Maybe you need to lose your sons so it won't feel like you're leaving them.
There's no good way to tell Sam any of this. And it's not because he was six months old, or because he missed out on the apple pie and meatloaf, or whatever. Sam's spent his entire adulthood working through what it had meant to be John's kid. You're pretty sure he'd get it.
But there's a chance that he wouldn't. You need him to. And if all this barely makes sense in your own head, it definitely doesn't outside. Of all the risks you'll take, this isn't one of them.
Got the third degree from Jody for not telling her about Mom, you say, out of respect for all the things you can't.
For the first time, you feel guilty about how little Jody knows about you. She has seven years, a dead family, two teens, and a Canadian hookup to show for your friendship. And a demonic possession.
You never told me what happened with Amara, Sam butts in. And it's creepy how good he is at sensing his moment like that; it's like he preys on introspection. It's almost telepathic.
Sam says, I thought I was never going to see you again.
(It kills you when he says things like that. You don't want him to hurt.
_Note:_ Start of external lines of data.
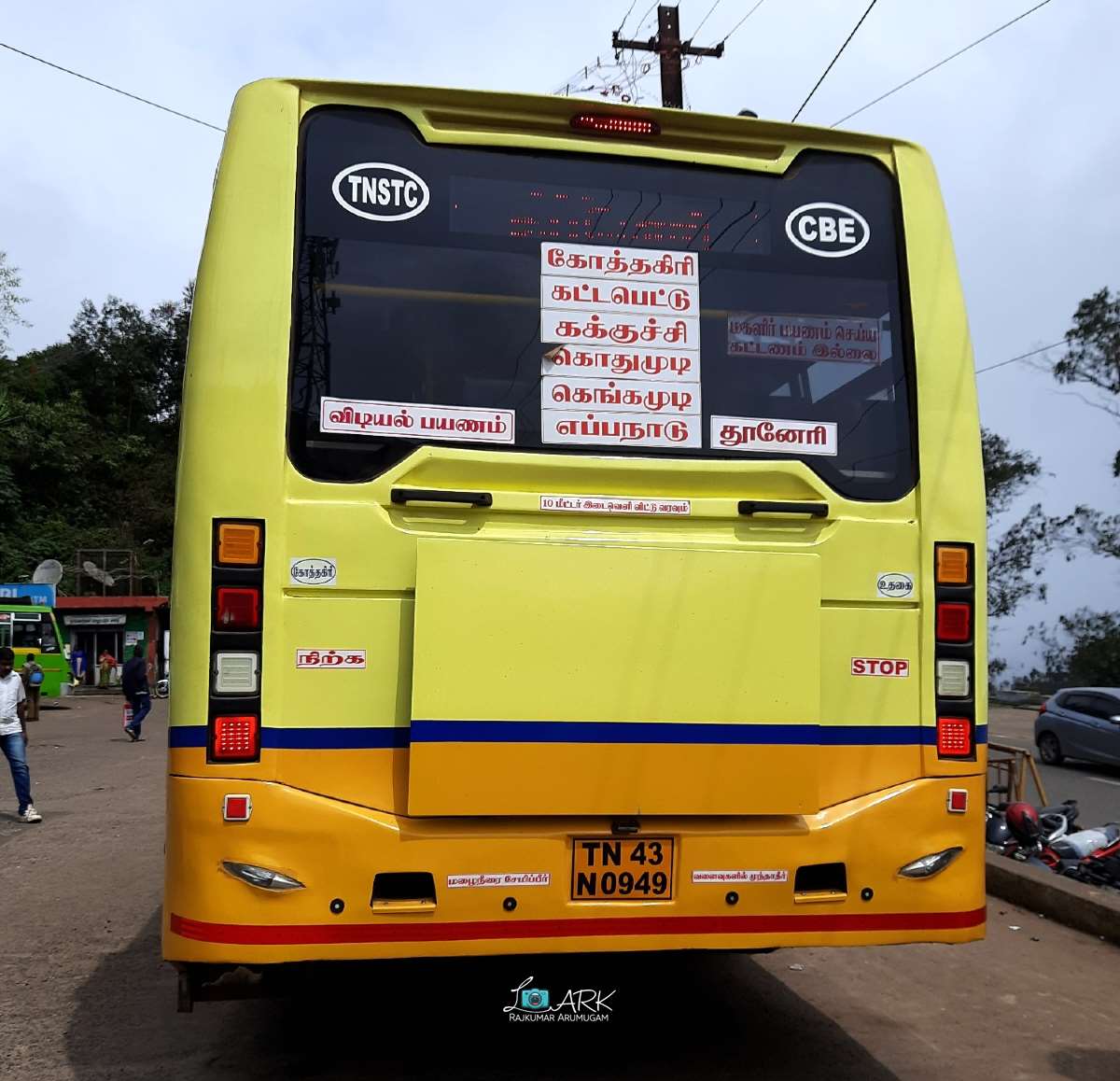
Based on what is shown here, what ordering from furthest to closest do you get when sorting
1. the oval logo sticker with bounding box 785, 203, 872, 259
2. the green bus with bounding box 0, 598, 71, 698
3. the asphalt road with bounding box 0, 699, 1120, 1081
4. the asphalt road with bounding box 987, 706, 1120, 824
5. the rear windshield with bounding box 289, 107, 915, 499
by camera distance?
1. the green bus with bounding box 0, 598, 71, 698
2. the asphalt road with bounding box 987, 706, 1120, 824
3. the asphalt road with bounding box 0, 699, 1120, 1081
4. the oval logo sticker with bounding box 785, 203, 872, 259
5. the rear windshield with bounding box 289, 107, 915, 499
But right now that's hurting you. It's like it's breaking bones and sucking out the marrow. He preys on guilt and introspection, your brother.)
Well, it was less interesting than exploding, you tell your brother.
Sam, your brother, says, This might sound crazy, but I'm actually way more interested in stories where you don't explode.
You snort. You look Sam askance and you tell him, straight-up: You wouldn't believe me even if I told you.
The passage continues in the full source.